* Written task: Pick out every line in the listing below that contains the string "this", treating uppercase and lowercase as different, and copy each of those lines.

* Data for processing:
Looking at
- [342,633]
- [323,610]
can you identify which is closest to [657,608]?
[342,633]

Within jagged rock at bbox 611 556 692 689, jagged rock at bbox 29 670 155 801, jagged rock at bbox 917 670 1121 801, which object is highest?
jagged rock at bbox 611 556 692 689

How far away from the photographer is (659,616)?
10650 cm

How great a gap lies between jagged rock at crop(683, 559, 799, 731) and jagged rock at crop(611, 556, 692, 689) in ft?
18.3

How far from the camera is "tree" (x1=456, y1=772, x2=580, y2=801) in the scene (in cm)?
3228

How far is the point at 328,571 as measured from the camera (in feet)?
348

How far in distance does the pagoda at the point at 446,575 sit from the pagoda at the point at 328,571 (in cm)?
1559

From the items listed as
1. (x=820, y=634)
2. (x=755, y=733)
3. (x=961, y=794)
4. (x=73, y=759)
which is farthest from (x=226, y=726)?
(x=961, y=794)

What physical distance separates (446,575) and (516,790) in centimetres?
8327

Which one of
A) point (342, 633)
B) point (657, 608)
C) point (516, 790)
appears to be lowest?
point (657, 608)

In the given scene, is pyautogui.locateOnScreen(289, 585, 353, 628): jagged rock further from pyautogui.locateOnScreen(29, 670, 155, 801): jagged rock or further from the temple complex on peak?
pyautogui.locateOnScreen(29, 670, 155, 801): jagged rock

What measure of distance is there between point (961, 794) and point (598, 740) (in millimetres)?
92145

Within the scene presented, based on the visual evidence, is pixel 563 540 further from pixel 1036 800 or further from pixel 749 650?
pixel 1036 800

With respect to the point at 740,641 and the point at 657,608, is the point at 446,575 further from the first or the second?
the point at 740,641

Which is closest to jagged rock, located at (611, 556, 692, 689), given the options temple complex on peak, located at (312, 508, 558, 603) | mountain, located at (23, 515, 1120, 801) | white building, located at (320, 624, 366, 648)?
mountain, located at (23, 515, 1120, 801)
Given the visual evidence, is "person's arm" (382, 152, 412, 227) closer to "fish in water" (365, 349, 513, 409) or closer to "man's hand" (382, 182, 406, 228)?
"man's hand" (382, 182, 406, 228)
==
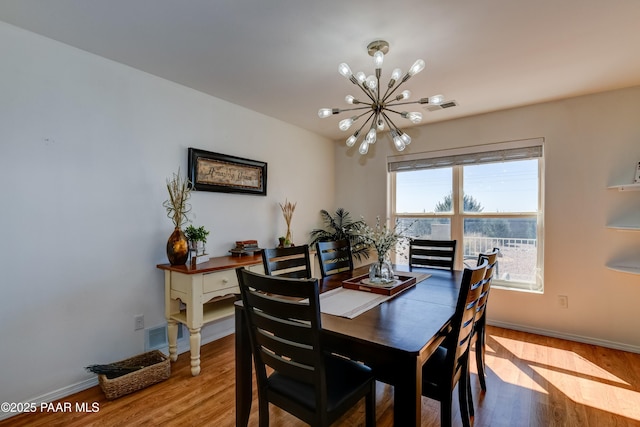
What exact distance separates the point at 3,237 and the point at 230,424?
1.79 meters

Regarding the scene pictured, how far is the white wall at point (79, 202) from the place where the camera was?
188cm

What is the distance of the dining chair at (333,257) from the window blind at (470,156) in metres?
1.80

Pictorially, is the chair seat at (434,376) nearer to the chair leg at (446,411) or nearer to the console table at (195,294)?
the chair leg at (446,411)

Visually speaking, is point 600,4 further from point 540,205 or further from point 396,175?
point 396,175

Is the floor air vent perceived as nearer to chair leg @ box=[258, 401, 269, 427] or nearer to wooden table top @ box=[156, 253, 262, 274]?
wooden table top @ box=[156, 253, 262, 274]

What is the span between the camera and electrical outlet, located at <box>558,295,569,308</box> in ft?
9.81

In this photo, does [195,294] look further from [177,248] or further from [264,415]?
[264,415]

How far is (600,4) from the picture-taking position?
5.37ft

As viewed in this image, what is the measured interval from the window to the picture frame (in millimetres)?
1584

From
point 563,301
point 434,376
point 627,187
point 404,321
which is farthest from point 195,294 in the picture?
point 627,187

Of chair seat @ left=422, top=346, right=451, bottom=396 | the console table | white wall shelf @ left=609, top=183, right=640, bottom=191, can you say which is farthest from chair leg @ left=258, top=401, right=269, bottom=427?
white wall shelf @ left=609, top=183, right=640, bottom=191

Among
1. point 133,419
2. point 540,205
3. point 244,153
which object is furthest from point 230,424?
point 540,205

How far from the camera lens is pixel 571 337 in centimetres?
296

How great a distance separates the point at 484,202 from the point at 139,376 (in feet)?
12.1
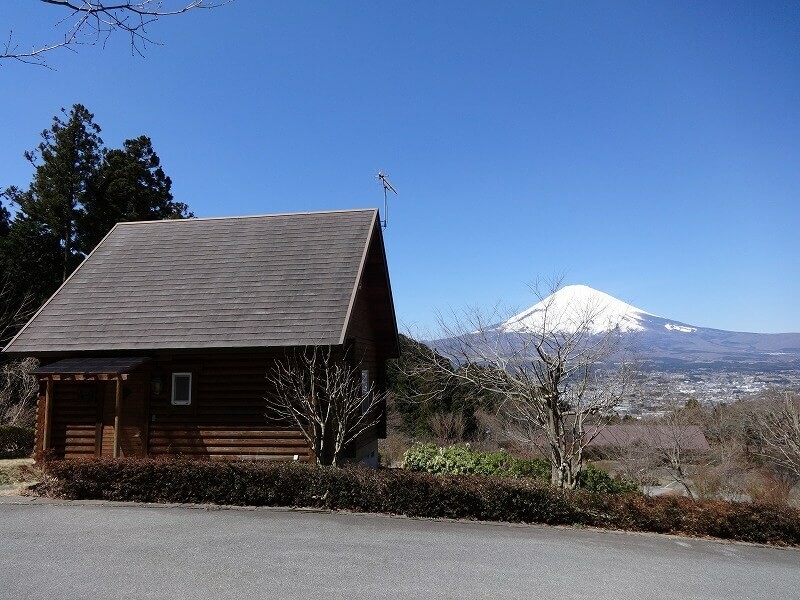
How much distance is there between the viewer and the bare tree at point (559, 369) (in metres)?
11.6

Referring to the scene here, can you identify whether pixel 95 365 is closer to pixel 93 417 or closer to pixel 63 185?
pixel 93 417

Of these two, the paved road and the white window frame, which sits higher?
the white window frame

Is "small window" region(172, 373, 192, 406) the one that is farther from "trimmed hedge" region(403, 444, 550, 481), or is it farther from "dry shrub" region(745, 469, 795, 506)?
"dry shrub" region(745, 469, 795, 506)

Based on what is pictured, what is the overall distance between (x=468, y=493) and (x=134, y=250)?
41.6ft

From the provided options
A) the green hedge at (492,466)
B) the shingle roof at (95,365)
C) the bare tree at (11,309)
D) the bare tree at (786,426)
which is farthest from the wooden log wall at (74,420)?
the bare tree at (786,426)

* Written answer:
In this photo, does [195,294] look further from [177,248] or further from [264,415]?
As viewed in this image, what is the measured interval from the window to the picture frame (in millimetres)?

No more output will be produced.